= Noka Chocolate =

American chocolate company

Noka Chocolate (stylized NōKA) was an American company, founded by Canadian accountants Katrina Merrem and Noah Houghton and based in Plano, Texas, that marketed itself as "a chocolatier specializing in gourmet chocolate gifts." The company sold its products directly and through its primary retail partner, department store Neiman Marcus.

The company's products were made from chocolate it said was sourced from Venezuela, Trinidad, the Ivory Coast, and Ecuador. It provided its customers with a "Tasting Guideline" in every box. The company's founder said that its products are "not so much candy as a tasting experience." Given the prices charged for the chocolates, one newspaper wrote, "NoKA is not for the faint of heart -- or pocketbook."

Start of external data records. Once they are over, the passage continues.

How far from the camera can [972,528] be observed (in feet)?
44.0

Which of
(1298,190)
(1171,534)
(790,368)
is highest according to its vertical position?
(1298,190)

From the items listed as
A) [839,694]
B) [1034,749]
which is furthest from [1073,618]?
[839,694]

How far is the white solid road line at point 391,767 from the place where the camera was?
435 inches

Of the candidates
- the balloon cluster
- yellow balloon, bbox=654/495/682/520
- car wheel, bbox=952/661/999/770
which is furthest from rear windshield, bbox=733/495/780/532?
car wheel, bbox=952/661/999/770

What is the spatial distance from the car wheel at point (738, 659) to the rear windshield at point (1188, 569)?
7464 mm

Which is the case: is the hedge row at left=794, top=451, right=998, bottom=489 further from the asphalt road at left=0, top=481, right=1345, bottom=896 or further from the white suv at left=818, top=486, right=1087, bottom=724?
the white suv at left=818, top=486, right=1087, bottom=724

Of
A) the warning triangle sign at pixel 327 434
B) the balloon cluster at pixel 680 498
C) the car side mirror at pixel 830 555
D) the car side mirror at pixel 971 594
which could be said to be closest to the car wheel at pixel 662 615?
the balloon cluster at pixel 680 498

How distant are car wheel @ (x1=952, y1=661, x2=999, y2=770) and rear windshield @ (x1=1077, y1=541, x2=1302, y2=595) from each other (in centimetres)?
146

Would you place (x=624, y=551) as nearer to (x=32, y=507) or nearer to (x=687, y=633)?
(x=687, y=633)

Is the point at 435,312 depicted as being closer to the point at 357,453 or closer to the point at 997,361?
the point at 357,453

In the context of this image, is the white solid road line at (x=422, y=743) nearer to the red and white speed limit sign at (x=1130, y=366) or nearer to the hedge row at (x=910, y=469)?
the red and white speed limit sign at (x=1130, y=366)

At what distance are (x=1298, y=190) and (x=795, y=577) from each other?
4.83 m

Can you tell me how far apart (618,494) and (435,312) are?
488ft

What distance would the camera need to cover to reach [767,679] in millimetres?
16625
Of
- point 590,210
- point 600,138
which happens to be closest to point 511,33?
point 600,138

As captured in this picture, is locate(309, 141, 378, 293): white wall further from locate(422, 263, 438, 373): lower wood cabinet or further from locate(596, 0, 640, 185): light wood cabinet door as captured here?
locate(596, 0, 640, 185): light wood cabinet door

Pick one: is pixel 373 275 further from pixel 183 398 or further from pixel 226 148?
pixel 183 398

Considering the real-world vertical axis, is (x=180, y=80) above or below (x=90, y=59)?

In 2006, Business website Forbes.com included NōKA's Vintages Collection among a listing of the world's most expensive chocolates, at $854 per pound. D Magazine called the chocolates "insanely expensive."

NōKA went out of business in 2011.

==Couverture source and blog postings==

In December 2006, the blog DallasFood.org published a ten-part series on the company's chocolate products that detailed the company's marketing claims and noted its refusal, unlike many other similar firms, to reveal the source of its couverture (the chocolate from which finished confections are made). It presented research on available couvertures that matched NoKA's descriptions of its product and concluded that NōKA sold an essentially unaltered version of couvertures produced by the French company Bonnat Chocolates while charging more than ten times the price asked by Bonnat.

The same blog published another article in December 2007 about the claim that the company's products had been chosen as the "Best Chocolate in America" by a taste-testing panel in The Nikkei, which NōKA identified as the "world's largest business daily". However, this panel's original results never appeared in the main edition of Nihon Keizai Shimbun (circulation ~5,000,000); their taste test was published only in the much smaller subsidiary Nikkei American Edition (circulation 12,650) as a paid advertisement.

Responding to the ten-part series, the company issued a statement on the site that originally hosted it. The statement, while maintaining the firm's position that "NōKA’s couverture is made to our strict specifications," did not deny that it came from the commercial supplier.

Texas-based public relations firm DPK Public Relations became involved in the online controversy regarding NōKA when DPK's principal posted comments in NōKA's defense on a number of blogs shortly before announcing that his firm was representing NōKA.

Discussing the online reaction to the blog's series, a representative of the Media Bloggers Association called it "a cautionary tale to a certain extent," adding, "Getting negative blog buzz, it could be a disaster."